Last major tournament: 
- Like most Asian teams, Japan’s last major tournament was the 2014 Asian Games in Incheon, South Korea. Like this year, Japan didn’t have any naturalized player in the Asiad, choosing instead to go with an all-local crew that, against all odds and most pre-tournament projections, finished on the podium for the first time since 1994 when the quadrennial games were held in Hiroshima. Japan actually struggled early on, going 1-1 in their preliminary group, losing by one point to Qatar after soundly beating Kuwait. They qualified to the semifinals after going 2-1 in their quarterfinal group, rallying against China and then trouncing Mongolia after getting outclassed by Iran. They lost in the semis to nemesis South Korea before holding off Kazakhstan in the battle for the bronze medal, 76-72. A trio of snipers led Team Hayabusa in scoring, with Kosuke Kanamaru’s 15.1ppg leading the way (he hit more than 47% of his threes). Makoto Hiejima and Naoto Tsuji also did well, averaging a combined 4.3 triples per outing, while the Takeuchi twins put up a combined 24 points, 16 rebounds, and 2 blocks per contest. As a team, Japan hit nearly 8 treys per game, making 43% of their attempts from rainbow country. 

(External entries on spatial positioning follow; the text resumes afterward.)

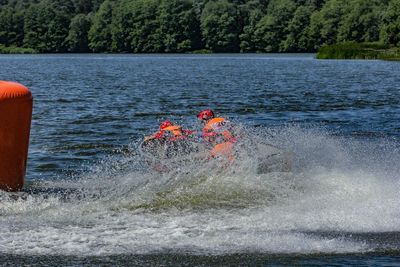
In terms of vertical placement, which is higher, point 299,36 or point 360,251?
point 360,251

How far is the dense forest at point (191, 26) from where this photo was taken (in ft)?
437

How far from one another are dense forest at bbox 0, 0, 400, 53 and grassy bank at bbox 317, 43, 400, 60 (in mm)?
27217

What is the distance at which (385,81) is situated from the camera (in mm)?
52969

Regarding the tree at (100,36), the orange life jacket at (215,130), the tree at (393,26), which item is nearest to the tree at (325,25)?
the tree at (393,26)

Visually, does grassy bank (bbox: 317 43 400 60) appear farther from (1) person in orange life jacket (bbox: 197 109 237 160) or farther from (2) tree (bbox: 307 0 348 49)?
(1) person in orange life jacket (bbox: 197 109 237 160)

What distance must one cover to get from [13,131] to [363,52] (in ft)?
272

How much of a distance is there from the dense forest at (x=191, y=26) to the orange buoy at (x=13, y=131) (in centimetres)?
11328

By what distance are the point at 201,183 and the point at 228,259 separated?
395cm

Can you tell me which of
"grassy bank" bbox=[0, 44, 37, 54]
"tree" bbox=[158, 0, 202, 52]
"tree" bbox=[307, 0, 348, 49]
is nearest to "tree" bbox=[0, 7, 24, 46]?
"grassy bank" bbox=[0, 44, 37, 54]

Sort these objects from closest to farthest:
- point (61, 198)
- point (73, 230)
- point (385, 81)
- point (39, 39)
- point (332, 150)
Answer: point (73, 230) → point (61, 198) → point (332, 150) → point (385, 81) → point (39, 39)

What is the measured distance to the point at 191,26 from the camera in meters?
153

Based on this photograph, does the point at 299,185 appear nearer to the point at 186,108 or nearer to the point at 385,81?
the point at 186,108

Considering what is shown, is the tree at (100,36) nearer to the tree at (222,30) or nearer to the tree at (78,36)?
the tree at (78,36)

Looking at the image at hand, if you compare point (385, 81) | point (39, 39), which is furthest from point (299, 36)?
point (385, 81)
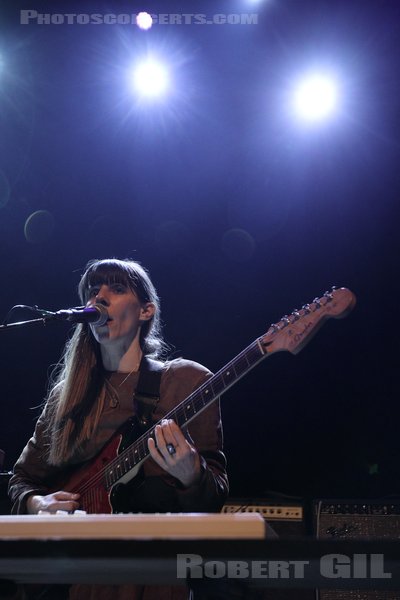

Joji Takeuchi returns to FIBA Asia action for Japan!
(image from Sports.163.com)

Current preparations:
- Japan has been preparing almost since its National Basketball League (NBL) finished in late May. Coach Kenji Hasegawa is pulling out all the stops for their training and conditioning, taking the team to Europe and then having them play a Czech Republic selection a few times at home. American forward Tommy Brenton was projected to be the team’s naturalized player for #FIBAAsia2015, but there wasn’t enough time to finish the process, so Hasegawa has decided to, once again, go all-local in Changsha. There will be a bit of a handicap, though, as arguably his best big man, Kosuke Takeuchi, won’t be around after an injury he incurred in the 2014-2015 NBL season with the Hiroshima Dragonflies. Japan will be one of the teams competing in the 2015 Jones Cup.

Super sniper Naoto Tsuji is set to break out in a big way in Changsha.
(image from FIBA Asia)

Players to watch:
- With Kosuke Takeuchi out, the onus is on veterans Joji Takeuchi and Atsuya Ota to patrol the paint. Without a doubt, this Japanese team will give up a lot of size against most Asian squads, but that doesn’t mean they are wanting for talent. A platoon of 6’6 guys are tasked to backstop Joji and Ota, led by mobile frontliners Ryumo Ono and Yuki Mitsuhara. Watch out, too, for 17-year-old Rui Hachimura, who has been tagged the future of Japanese basketball (along with Yuta Watanabe, of course). Whereas the frontline will be relatively weak, though, Japan will excel tremendously at the perimeter with a plethora of speedy wings and sharpshooters. Kanamaru leads the way here, with fellow dead shots KJ Matsui and Naoto Tsuji raring to launch from the parking lot. Yuta Tabuse, that smallish guy who played a few games for the Phoenix Suns back in the day, will also play in the FIBA Asia Championship for, get this, the first time ever. He’s the oldest one here at 34, but he still packs a punch.

Yuta Tabuse will finally grace the FIBA Asia Championship this year!
(image from Taiwan Hoops)

- Given that Japan is in the “lighter” half of the brackets, Team Hayabusa is heavily favored to reach the quarterfinals alongside defending champion Iran and perennial contender Philippines. Beyond that, however, this all-local cast will be hard-pressed to impress. No matter who they face from the other side of the groupings, it certainly looks like the Japanese will be at a disadvantage, and I wouldn’t be surprised if they finish outside the top four. That would still be an improvement, though, as they finished in ninth place in 2013.

Kosuke Kanamaru is set to burn the hoops again from long range for Team Hayabusa.